» 問題の説明
以下のレコードすべてを、空行を除いて1行を1つの文字列とするJSONの文字列リストに整理せよ。

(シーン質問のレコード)
= = = = =

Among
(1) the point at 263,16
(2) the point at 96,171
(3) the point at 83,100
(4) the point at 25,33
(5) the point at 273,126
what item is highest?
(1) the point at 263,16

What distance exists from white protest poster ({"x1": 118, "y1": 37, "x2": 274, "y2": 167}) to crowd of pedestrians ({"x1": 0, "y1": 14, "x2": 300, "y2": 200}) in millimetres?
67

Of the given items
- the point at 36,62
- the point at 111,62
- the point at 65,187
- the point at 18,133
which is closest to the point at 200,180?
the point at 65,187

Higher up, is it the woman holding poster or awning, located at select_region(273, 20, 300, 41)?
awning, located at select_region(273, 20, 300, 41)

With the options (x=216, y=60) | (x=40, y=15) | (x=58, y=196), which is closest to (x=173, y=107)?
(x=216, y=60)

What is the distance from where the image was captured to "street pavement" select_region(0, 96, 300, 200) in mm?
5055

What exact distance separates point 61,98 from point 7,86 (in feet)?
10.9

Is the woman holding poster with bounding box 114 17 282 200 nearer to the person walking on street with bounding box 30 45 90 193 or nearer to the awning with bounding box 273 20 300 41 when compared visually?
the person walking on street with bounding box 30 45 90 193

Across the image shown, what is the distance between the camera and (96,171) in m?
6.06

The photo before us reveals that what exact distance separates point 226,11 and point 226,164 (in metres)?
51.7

= = = = =

» 演習の解答
[
  "Among",
  "(1) the point at 263,16",
  "(2) the point at 96,171",
  "(3) the point at 83,100",
  "(4) the point at 25,33",
  "(5) the point at 273,126",
  "what item is highest?",
  "(1) the point at 263,16",
  "What distance exists from white protest poster ({\"x1\": 118, \"y1\": 37, \"x2\": 274, \"y2\": 167}) to crowd of pedestrians ({\"x1\": 0, \"y1\": 14, \"x2\": 300, \"y2\": 200}) in millimetres?",
  "67",
  "Of the given items",
  "- the point at 36,62",
  "- the point at 111,62",
  "- the point at 65,187",
  "- the point at 18,133",
  "which is closest to the point at 200,180?",
  "the point at 65,187",
  "Higher up, is it the woman holding poster or awning, located at select_region(273, 20, 300, 41)?",
  "awning, located at select_region(273, 20, 300, 41)",
  "With the options (x=216, y=60) | (x=40, y=15) | (x=58, y=196), which is closest to (x=173, y=107)?",
  "(x=216, y=60)",
  "What is the distance from where the image was captured to \"street pavement\" select_region(0, 96, 300, 200) in mm?",
  "5055",
  "What exact distance separates point 61,98 from point 7,86 (in feet)?",
  "10.9",
  "Is the woman holding poster with bounding box 114 17 282 200 nearer to the person walking on street with bounding box 30 45 90 193 or nearer to the awning with bounding box 273 20 300 41 when compared visually?",
  "the person walking on street with bounding box 30 45 90 193",
  "Across the image shown, what is the distance between the camera and (96,171) in m?",
  "6.06",
  "The photo before us reveals that what exact distance separates point 226,11 and point 226,164 (in metres)?",
  "51.7"
]